From my reading of the documentation, I thought that num_samples should be left at the default of 1, and the hyperparameter search iteration mechanism would create up to max_t=100 different MyTrainableClass instances - each with their own unique self.config - and each one having _setup() and then _train() called only once, with the overall goal of searching for an optimal (max) ‘mean_accuracy’.

I am not sure if what I have described is showing up an issue with ray/tune, or if I am not using it as intended. Questions:

Should I be using grid_search() rather than sample_from() for any of the search parameters in my config ?
Can anyone suggest either: a) What I need to change to be able to run an effective hyperparameter search for my MyTrainableClass class ? OR b) If what I have explained is showing up a bug in ray/tune ?

Thanks

Source code / logs

Issue Analytics

State:
Created 4 years ago
Comments:8 (6 by maintainers)

Top GitHub Comments

1reaction

hartikainencommented, Nov 15, 2019

x: grid_search([1, 2, 3]), y: grid_search([a, b, c]), num_samples=5 = 90 different configs.

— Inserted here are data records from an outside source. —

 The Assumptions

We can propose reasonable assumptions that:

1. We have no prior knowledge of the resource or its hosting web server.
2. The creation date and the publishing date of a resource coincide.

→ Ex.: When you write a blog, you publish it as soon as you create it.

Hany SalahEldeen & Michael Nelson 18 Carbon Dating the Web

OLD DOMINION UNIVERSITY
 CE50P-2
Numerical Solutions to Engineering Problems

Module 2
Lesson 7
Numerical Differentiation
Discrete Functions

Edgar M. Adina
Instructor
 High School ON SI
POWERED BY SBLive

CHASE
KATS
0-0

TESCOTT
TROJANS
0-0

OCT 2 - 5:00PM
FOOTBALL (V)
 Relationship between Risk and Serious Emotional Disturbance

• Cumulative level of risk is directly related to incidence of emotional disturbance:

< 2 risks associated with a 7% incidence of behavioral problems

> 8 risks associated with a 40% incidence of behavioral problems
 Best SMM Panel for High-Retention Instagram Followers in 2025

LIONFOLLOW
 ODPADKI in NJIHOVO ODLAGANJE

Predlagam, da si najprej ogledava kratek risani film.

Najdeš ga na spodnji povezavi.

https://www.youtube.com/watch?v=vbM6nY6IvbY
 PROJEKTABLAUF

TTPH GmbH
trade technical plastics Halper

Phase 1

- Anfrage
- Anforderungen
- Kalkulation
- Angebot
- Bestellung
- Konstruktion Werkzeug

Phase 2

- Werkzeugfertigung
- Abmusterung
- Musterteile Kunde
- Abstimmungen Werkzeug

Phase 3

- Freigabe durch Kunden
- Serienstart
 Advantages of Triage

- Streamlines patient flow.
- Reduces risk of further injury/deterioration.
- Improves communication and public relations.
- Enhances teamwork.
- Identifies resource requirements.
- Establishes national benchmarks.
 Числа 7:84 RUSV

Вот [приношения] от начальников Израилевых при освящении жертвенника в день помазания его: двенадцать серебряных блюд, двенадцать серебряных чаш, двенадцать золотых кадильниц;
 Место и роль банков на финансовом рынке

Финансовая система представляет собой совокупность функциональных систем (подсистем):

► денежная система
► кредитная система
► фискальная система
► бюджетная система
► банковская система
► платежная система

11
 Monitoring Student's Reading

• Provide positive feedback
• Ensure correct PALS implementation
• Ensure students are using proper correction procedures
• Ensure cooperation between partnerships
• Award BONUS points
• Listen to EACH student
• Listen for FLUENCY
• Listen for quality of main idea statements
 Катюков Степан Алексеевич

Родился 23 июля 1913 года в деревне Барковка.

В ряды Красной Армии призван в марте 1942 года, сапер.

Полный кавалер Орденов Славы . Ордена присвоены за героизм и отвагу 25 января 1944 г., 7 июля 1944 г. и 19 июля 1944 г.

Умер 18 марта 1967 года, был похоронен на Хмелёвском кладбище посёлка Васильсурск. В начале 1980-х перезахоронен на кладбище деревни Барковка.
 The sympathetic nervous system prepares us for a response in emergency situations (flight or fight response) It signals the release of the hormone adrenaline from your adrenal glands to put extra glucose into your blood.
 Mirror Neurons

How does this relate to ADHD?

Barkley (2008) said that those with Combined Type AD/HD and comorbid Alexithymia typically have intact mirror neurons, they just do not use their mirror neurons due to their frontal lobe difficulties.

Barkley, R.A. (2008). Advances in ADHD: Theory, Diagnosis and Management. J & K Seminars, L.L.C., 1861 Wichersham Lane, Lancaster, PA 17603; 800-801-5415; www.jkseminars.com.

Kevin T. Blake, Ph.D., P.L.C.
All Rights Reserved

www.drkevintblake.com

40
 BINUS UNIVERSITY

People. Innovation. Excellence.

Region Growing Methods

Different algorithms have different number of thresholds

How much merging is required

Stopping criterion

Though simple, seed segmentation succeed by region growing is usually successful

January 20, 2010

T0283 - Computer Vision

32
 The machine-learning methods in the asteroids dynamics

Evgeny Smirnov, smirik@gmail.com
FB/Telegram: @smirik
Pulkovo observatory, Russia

This should be 45 different configs 😃

1reaction

richardliawcommented, Nov 12, 2019

Thanks for opening this issue @andrewv99!

Ah, I can see that being confusing:

_train should probably be better named as _step. This will be called many times for one parameter (think of it like an epoch).

If you’re only going to call _train once, you should set stop={"training_iteration": 1}.

sample_from generates one parameter everytime invoked. grid_search will make it so that all values are evaluated. num_samples will multiply the cardinality of the given specification.

i.e.,

x: grid_search([1, 2, 3, 4]), num_samples=1 = 4 different configs.
x: grid_search([1, 2, 3]), num_samples=1 = 3 different configs.
x: grid_search([1, 2, 3]), num_samples=2 = 6 different configs.
x: grid_search([1, 2, 3]), y: grid_search([a, b, c]), num_samples=1 = 9 different configs.
x: grid_search([1, 2, 3]), y: grid_search([a, b, c]), num_samples=2 = 18 different configs.
x: grid_search([1, 2, 3]), y: grid_search([a, b, c]), num_samples=5 = 90 different configs.
x: sample_from(...), y: grid_search([a, b, c]), num_samples=2 = 6 different configs.
x: sample_from(...), y: sample_from(..), num_samples=13 = 13 different configs.

Feel free to ask any question that you have. Also, if this clears up your confusion, could you provide some suggestions as to what I can do to make this clearer from the docs?